Master thesis presentation: Development of a motion tracking algorithm using a non-depth sensing camera to assist in rehabilitation of stroke and COPD patients

On 17 August 2016, Henrik Fransson and Tobias Petrén, MPBME, will be presenting their master thesis with the title “Development of a motion tracking algorithm using a non-depth sensing camera to assist in rehabilitation of stroke and COPD patients”.

When? Wednesday, August 17 at 14.00
Where? Blå Rummet (room 6414), Hörsalsvägen 11, 6th floor

Examiner: Fredrik Kahl

Abstract
Stroke and chronic obstructive pulmonary disease (COPD) are two common diseases and the patients suffering from them are in need of rehabilitation to improve their life quality. In order to facilitate the rehabilitation process, motion controlled computer games can be used, as studies suggest. This thesis involves the development of a tracking algorithm, used in such games, able to track the hands and head of a person in real time with a non-depth sensing camera, such as those found in laptops and tablets.

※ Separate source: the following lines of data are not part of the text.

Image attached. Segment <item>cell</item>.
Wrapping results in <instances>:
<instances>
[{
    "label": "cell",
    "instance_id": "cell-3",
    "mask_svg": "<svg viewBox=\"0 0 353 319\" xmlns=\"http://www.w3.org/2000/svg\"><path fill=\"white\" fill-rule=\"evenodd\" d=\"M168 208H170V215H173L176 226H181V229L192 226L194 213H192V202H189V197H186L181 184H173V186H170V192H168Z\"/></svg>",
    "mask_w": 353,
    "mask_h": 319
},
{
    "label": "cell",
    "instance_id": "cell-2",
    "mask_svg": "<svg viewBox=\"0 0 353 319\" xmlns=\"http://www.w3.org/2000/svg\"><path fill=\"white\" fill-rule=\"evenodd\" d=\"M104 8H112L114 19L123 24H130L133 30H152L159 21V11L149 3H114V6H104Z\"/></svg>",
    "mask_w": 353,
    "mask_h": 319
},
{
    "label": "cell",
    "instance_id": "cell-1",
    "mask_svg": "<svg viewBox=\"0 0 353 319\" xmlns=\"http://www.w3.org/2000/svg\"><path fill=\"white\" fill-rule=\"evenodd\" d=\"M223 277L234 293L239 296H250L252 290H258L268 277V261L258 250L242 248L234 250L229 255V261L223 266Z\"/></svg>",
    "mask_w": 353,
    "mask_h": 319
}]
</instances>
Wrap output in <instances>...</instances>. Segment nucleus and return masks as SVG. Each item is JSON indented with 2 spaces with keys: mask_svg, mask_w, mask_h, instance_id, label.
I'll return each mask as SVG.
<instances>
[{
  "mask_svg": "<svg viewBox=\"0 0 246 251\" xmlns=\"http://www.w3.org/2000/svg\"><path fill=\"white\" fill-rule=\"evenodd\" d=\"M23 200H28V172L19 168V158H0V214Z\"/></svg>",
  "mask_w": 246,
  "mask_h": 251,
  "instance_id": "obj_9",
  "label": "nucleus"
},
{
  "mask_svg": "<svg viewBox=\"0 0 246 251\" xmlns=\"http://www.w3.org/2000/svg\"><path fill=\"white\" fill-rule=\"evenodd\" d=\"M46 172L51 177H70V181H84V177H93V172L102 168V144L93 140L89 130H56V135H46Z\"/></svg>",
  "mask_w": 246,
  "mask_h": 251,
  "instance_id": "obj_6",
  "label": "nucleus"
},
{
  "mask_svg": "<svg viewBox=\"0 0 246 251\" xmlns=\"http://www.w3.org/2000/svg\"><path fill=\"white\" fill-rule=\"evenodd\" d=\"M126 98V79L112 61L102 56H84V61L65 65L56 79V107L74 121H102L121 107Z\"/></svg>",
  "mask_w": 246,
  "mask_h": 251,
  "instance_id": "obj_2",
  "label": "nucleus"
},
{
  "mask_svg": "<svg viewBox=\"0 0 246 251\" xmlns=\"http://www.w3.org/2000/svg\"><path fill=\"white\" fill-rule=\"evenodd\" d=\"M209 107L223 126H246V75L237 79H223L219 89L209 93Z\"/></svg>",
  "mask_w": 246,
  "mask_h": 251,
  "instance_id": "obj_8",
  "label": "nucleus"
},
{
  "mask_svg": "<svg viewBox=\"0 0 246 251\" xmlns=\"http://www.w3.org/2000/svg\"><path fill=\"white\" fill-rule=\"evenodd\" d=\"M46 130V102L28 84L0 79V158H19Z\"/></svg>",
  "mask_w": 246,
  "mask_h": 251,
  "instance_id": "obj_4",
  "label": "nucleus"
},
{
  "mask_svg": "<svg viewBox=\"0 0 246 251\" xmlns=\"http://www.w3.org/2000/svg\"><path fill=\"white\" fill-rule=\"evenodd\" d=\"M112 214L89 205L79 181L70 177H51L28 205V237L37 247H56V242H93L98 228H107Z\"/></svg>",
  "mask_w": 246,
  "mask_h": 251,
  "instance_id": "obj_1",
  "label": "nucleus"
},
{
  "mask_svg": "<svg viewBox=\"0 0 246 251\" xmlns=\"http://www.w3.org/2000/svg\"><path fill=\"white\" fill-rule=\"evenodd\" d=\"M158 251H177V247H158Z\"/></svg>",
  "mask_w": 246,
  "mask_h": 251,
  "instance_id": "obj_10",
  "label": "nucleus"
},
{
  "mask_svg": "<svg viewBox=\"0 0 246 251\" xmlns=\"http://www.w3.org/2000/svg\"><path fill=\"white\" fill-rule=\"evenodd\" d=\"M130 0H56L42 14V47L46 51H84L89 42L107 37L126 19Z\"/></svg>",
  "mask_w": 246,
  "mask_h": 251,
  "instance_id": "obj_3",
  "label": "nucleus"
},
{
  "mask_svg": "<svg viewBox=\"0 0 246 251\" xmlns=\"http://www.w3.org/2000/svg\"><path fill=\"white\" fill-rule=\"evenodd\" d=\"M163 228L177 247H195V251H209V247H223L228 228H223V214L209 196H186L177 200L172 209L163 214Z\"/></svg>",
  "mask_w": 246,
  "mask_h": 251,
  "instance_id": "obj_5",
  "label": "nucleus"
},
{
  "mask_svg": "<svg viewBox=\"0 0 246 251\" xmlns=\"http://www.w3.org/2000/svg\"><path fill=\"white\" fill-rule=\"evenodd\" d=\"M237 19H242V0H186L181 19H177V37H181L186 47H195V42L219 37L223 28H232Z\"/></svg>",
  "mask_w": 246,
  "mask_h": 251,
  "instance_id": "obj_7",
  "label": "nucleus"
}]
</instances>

The resulting algorithm consists of four main parts: background subtraction, skin extraction using the RGB and HSV color spaces, classification of hands and head with a convolutional neural network (CNN) and tracking of the classified body parts with a Kanade-Lucas-Tomasi (KLT) tracker. Running the algorithm on video recordings obtained from a common motion pattern shows that the algorithm is able to correctly track the three body parts in approximately 88.9% of the 800 frames recorded at 30 FPS and the computation time is roughly 0.48 seconds per frame. The algorithm is able to recover from a situation in which not all body parts are tracked correctly and it can handle occlusions. Furthermore, the algorithm needs some preconditions, such as good lightning and no skin-colored background or clothes, to fully function.

It is concluded that the current implementation is too slow to function in real time. However, it is believed that the method used in the algorithm can be a viable approach for motion controlled games if implemented in a faster language than MATLAB and if further improvements are done to discard the currently required preconditions.